But what puzzles me is, I can't understand why you have installed dns/bind98?


----------



## kpa (Jul 7, 2013)

The default BIND in the base system run chroot(1)ed by default but you don't notice it right away because the configuration directory /etc/namedb is a symbolic link to the chroot directory under /var/named.


----------



## NuLL3rr0r (Jul 7, 2013)

kpa said:
			
		

> The default BIND in the base system run chroot(1)ed by default but you don't notice it right away because the configuration directory /etc/namedb is a symbolic link to the chroot directory under /var/named.



Thanks for pointing that out. I wasn't aware of that.


----------



## ShelLuser (Jul 8, 2013)

NuLL3rr0r said:
			
		

> Actually as @ShelLuser pointed out by default BIND runs unjailed


Uhm, that's not what I pointed out up there :\


----------



## NuLL3rr0r (Jul 8, 2013)

ShelLuser said:
			
		

> Uhm, that's not what I pointed out up there :\



Sorry, my mistake. I remember it was midnight here and I was sleepy while reading this thread. So, I inferred the wrong point/idea from your answer.

Sorry, If I bothered you.


----------



## Savagedlight (Jul 8, 2013)

I'd just like to point out that chroot(8) isn't the same as jail(8). The sooner this confusion is cleared up, the better. 

Since it's not run in a jail, there shouldn't be anything preventing Samba from doing its thing with Bind, as long as Samba isn't chrooted or jailed.


----------

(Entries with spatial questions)
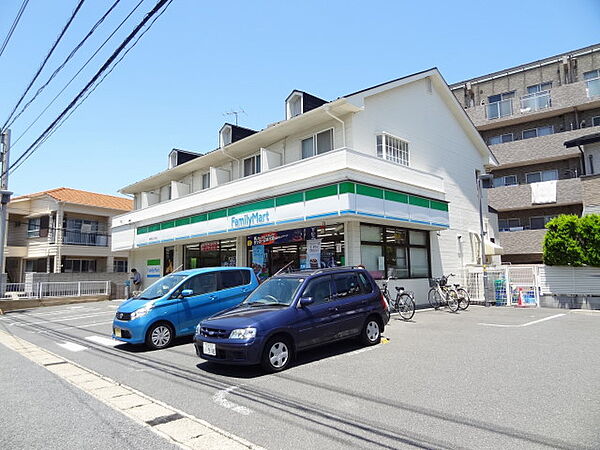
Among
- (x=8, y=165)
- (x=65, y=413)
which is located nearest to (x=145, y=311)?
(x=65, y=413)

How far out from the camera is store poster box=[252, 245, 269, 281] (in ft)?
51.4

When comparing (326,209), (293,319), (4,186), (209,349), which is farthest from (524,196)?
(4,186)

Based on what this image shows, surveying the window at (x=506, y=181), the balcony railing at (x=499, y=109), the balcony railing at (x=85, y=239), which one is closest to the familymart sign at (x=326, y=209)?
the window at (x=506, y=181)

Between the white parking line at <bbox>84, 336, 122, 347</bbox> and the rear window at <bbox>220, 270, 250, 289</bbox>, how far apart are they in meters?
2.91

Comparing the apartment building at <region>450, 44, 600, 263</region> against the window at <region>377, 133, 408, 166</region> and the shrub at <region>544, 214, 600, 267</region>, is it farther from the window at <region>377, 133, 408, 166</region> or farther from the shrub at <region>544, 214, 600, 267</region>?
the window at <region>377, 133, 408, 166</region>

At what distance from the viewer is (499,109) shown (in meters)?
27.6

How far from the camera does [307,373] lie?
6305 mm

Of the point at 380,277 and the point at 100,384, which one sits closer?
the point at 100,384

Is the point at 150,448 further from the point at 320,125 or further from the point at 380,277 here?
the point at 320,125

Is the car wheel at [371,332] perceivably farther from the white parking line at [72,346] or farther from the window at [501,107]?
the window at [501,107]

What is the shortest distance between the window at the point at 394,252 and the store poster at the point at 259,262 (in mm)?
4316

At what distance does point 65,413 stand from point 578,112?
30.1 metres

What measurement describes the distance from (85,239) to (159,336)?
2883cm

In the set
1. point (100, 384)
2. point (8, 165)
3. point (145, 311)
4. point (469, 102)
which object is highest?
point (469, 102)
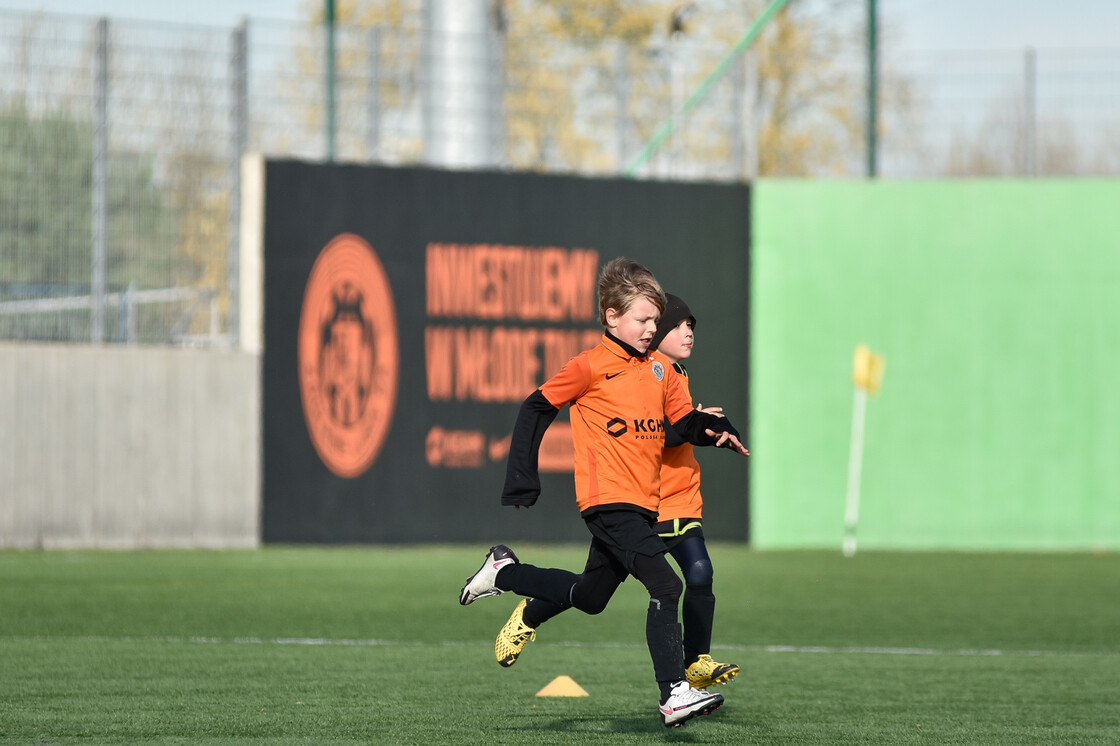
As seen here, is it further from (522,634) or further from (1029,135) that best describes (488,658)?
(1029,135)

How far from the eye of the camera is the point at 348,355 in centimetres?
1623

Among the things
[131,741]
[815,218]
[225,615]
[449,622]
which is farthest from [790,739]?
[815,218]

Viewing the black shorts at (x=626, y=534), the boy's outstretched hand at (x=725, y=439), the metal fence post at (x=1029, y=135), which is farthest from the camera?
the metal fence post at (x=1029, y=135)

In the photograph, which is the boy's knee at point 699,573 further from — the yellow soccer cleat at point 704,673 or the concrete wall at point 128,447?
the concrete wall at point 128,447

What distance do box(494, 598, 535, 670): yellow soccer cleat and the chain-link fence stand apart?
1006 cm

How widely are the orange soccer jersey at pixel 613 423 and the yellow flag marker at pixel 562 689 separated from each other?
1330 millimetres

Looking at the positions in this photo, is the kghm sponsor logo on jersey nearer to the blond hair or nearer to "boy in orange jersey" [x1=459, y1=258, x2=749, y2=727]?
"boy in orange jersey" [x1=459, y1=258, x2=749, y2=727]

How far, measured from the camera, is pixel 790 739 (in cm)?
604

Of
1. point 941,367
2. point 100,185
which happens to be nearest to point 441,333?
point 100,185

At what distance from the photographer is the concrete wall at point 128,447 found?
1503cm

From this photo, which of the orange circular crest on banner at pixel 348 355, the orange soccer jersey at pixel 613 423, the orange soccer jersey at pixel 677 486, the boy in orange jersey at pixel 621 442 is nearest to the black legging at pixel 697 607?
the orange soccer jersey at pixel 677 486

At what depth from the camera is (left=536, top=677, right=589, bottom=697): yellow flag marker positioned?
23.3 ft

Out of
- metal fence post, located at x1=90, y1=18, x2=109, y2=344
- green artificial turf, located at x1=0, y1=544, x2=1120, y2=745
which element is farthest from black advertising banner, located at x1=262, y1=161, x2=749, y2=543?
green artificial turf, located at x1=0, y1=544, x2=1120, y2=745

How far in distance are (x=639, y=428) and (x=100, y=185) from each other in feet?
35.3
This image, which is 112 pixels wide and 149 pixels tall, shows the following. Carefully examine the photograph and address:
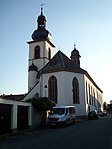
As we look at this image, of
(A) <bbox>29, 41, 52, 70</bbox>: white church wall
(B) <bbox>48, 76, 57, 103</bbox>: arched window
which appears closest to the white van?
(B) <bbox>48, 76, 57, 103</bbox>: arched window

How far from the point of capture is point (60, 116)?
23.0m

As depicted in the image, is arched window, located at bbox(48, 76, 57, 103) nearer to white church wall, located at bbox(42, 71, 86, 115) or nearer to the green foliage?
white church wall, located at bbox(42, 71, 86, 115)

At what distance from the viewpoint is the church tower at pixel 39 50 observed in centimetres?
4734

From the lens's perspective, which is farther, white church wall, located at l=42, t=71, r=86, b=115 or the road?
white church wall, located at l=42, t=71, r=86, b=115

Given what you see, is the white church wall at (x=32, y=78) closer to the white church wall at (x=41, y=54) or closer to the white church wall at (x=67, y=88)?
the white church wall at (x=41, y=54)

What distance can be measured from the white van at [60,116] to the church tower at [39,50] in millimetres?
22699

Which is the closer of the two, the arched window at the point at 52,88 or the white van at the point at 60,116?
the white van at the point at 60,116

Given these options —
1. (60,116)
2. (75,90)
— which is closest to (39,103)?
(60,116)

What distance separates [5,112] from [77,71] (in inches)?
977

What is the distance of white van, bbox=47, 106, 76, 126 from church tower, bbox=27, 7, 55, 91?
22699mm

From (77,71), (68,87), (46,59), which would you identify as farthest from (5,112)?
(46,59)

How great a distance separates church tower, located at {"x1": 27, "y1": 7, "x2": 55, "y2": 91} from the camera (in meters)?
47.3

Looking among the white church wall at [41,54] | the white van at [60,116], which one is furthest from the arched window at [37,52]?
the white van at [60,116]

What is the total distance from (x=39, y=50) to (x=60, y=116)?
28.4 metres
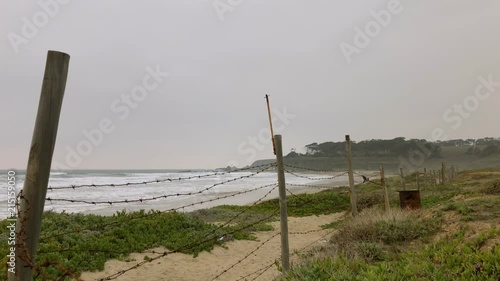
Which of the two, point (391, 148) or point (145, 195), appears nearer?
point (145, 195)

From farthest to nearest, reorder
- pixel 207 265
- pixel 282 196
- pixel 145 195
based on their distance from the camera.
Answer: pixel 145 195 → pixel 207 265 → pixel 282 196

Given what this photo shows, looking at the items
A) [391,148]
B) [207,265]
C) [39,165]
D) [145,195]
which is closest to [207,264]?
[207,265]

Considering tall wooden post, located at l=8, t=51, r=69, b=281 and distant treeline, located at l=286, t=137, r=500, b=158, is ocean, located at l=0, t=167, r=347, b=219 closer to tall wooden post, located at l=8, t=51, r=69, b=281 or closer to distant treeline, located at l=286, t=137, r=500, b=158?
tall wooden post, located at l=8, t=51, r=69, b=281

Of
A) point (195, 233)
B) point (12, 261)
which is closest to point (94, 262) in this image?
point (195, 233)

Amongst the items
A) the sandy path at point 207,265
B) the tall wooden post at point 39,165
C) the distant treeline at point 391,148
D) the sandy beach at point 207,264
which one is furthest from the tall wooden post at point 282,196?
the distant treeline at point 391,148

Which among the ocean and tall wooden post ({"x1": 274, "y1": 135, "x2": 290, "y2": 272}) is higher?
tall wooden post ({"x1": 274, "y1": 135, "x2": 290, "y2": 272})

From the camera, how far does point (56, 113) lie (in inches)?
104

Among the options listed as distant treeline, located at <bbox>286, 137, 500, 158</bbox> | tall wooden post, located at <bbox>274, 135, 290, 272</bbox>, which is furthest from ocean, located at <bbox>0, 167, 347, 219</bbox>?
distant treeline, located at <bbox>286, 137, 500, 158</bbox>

Set task
According to the thread, what is /etc/namedb a symbolic link to? Please answer briefly. This material comes from a different source than the thread.

Full answer
The chroot directory under /var/named.